Where does our software power reside? Outside the technology sector, senior software leaders are rarely in the top-management hierarchy. Many companies manage software strategy three to five levels down in the organization, within scattered departments often dedicated to designing and building hardware platforms. Siloed software expertise makes it difficult to assemble a strategic core of software leaders who can think cross-functionally about innovation or productivity.
One path forward is to give a software-development executive a seat at the top-management table. Companies can do so by establishing an office—chief of software development—that reports to the CEO, much as companies have done in recent years with the role of chief digital officer or chief information-security officer. Such an executive is well positioned to help high-ranking executives understand how the software-development performance of their company stacks up against that of its peers, the risks of substandard processes, and the strategic importance of improving software-development performance by overhauling organizational structures, development methods, and metrics.5
How do we build the required software-development muscle? In many industries (again, apart from high tech), hardware and mechanical engineers dominate the engineering leadership, so it is difficult to attract the talent needed for cutting-edge software R&D teams. Companies can break through in two ways. The first is mounting an effort to change the organization, developer by developer: building a software powerhouse organically, from existing internal organizations, while targeting top software companies to get strong contributors, who will become software champions and talent magnets. A second option is acquiring a software company to break into new technology areas and get a higher level of software capability. Walmart followed this approach, acquiring a number of smaller start-ups to strengthen its position in e-commerce as well as social and mobile retailing.
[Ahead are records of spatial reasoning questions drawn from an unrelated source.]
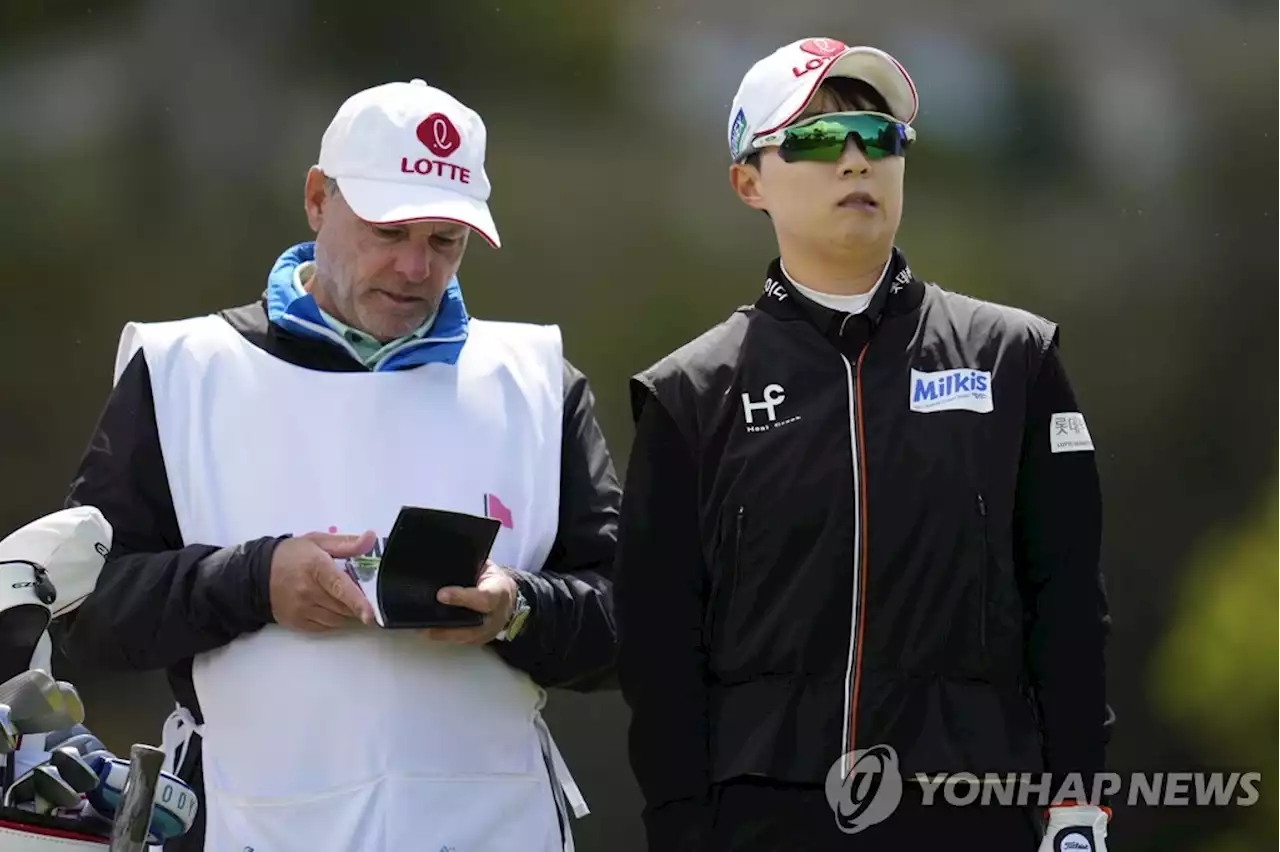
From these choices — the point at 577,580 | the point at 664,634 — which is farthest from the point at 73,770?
the point at 577,580

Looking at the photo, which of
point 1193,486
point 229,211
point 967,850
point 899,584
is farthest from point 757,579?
point 229,211

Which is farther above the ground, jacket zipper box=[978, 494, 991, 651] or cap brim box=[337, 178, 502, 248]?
cap brim box=[337, 178, 502, 248]

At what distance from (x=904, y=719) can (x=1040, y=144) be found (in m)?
1.46

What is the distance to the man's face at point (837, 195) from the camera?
8.29ft

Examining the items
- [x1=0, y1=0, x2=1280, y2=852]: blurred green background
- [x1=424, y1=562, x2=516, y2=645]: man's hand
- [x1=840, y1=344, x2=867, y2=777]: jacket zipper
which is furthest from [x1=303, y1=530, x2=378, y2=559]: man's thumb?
[x1=0, y1=0, x2=1280, y2=852]: blurred green background

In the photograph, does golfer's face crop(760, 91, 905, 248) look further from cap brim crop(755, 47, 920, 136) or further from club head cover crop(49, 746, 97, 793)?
club head cover crop(49, 746, 97, 793)

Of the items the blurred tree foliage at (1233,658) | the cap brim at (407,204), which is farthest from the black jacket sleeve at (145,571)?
the blurred tree foliage at (1233,658)

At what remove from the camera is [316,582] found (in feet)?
8.53

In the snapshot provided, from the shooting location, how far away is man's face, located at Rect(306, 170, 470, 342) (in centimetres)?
286

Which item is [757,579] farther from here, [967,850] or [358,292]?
[358,292]

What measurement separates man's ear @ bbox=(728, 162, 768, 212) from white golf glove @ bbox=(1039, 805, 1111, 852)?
885mm

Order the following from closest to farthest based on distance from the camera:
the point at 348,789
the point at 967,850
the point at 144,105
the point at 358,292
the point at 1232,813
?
the point at 967,850
the point at 348,789
the point at 358,292
the point at 1232,813
the point at 144,105

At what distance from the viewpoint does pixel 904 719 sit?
2.37 metres

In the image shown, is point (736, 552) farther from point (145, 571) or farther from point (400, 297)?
point (145, 571)
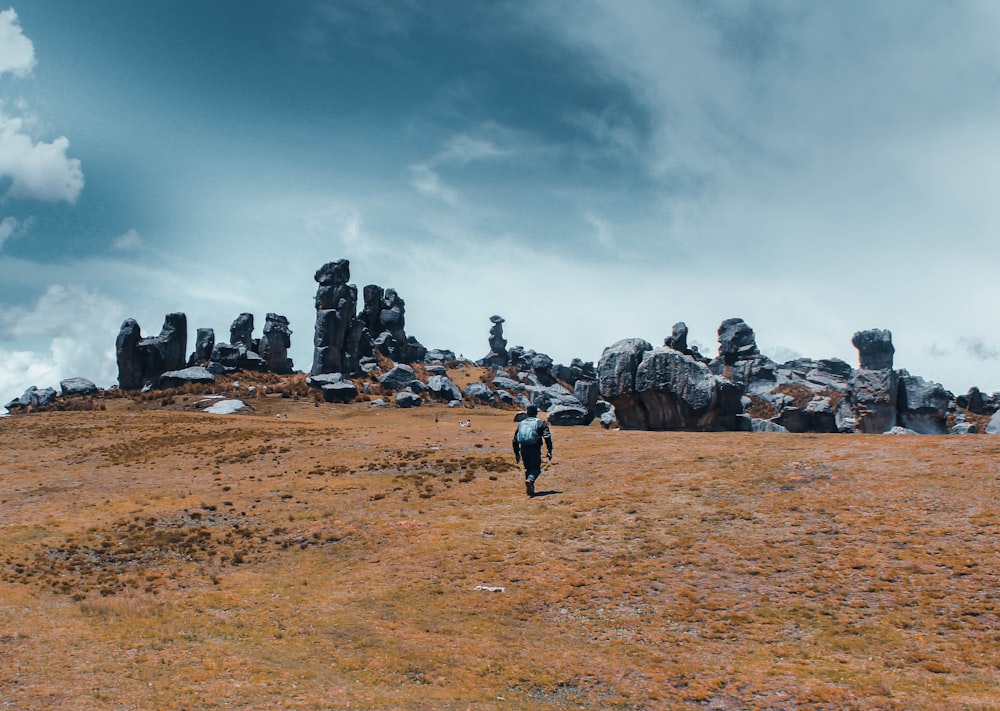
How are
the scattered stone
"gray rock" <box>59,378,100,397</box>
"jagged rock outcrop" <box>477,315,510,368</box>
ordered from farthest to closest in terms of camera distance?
"jagged rock outcrop" <box>477,315,510,368</box> < "gray rock" <box>59,378,100,397</box> < the scattered stone

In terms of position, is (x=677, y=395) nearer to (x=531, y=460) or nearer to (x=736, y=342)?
(x=531, y=460)

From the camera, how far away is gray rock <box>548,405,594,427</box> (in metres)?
85.8

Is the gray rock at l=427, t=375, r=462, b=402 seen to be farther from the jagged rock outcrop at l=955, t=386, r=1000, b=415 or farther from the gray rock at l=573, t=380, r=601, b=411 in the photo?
the jagged rock outcrop at l=955, t=386, r=1000, b=415

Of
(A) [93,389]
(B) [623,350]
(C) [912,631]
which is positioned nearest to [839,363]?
(B) [623,350]

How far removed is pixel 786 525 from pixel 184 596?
65.5 ft

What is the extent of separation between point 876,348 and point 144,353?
175155 millimetres

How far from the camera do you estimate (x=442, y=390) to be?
11319 cm

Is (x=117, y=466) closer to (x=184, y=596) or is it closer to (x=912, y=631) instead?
(x=184, y=596)

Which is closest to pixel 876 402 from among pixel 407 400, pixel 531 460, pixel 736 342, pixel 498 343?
pixel 407 400

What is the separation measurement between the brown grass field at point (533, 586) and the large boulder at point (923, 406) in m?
55.3

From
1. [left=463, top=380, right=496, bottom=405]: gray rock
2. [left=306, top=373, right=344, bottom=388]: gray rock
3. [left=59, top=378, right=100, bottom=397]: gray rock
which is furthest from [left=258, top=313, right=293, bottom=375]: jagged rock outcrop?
[left=463, top=380, right=496, bottom=405]: gray rock

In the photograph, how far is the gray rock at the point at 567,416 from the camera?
85812 mm

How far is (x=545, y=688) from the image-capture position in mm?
14164

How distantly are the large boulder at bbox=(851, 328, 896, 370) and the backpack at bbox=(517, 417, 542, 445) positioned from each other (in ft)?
585
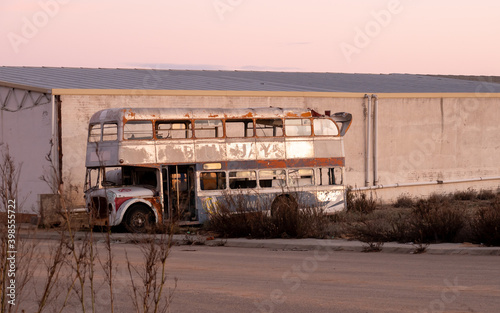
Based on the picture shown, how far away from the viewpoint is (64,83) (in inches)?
1204

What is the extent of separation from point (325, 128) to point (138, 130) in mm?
6573

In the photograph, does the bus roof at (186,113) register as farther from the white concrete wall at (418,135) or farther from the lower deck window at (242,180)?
the white concrete wall at (418,135)

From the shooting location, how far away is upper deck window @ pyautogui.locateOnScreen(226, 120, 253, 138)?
2475 cm

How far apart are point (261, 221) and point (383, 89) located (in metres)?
20.2

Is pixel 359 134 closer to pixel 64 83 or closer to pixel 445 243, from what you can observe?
pixel 64 83

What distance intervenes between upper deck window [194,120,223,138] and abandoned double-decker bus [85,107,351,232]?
0.11 ft

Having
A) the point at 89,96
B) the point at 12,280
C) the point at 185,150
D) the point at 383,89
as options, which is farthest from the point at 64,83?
the point at 12,280

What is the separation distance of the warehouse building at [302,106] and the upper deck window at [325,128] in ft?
21.4

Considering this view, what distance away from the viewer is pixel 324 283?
11.9 m

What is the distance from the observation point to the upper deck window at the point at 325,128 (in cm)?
2610

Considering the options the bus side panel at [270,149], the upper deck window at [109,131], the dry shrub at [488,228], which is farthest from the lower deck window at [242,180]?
the dry shrub at [488,228]

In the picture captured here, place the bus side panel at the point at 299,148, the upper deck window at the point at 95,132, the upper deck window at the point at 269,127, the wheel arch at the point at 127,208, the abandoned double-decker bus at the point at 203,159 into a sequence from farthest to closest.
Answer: the bus side panel at the point at 299,148, the upper deck window at the point at 269,127, the upper deck window at the point at 95,132, the abandoned double-decker bus at the point at 203,159, the wheel arch at the point at 127,208

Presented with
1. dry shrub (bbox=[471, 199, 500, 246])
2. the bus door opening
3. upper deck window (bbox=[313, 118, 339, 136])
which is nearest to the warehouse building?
the bus door opening

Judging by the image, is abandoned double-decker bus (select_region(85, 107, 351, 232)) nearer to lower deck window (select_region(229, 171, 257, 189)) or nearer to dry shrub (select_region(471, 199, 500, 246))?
lower deck window (select_region(229, 171, 257, 189))
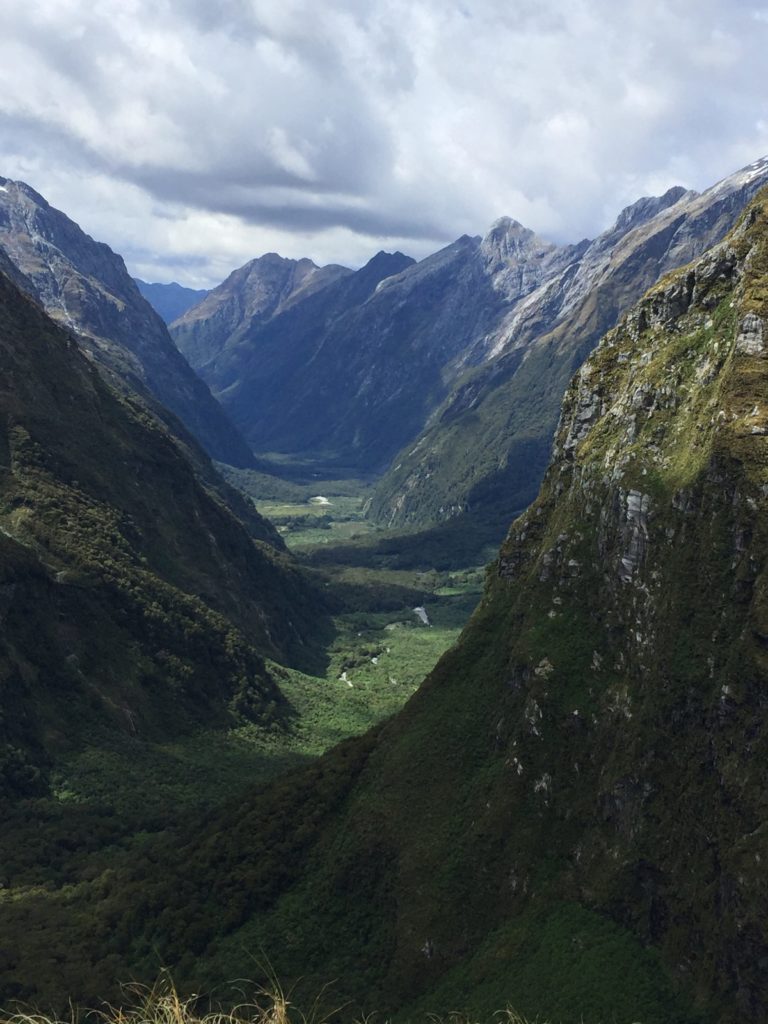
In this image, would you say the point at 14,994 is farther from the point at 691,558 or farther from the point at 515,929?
the point at 691,558

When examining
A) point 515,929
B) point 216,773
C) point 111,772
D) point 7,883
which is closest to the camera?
point 515,929

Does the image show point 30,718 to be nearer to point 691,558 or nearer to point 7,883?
point 7,883

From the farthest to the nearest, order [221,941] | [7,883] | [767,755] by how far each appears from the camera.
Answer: [7,883]
[221,941]
[767,755]

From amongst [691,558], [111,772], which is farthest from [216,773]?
[691,558]

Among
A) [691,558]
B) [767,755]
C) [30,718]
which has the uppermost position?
[691,558]

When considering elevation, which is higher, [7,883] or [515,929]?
[515,929]

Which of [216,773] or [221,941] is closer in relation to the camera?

In either approach, companies need to follow through with software-friendly operating models that incorporate agile working methods, flexible hours, and motivational tactics (such as internal competitions) that spur developers to engage with innovative and challenging projects. Unconventional hiring processes (coding contests or testing online gaming skills, for example) may be needed to screen candidates and identify top talent—as some top digital players already do. There’s no escaping the competitiveness of today’s software-talent marketplace, which is particularly challenging for large companies seeking to build their capabilities. As digital technologies continue reshaping markets, though, there’s little alternative. Embracing the rising strategic importance of software, and viewing its development as a crucial competitive battlefield, are keys to success for an ever-growing number of companies.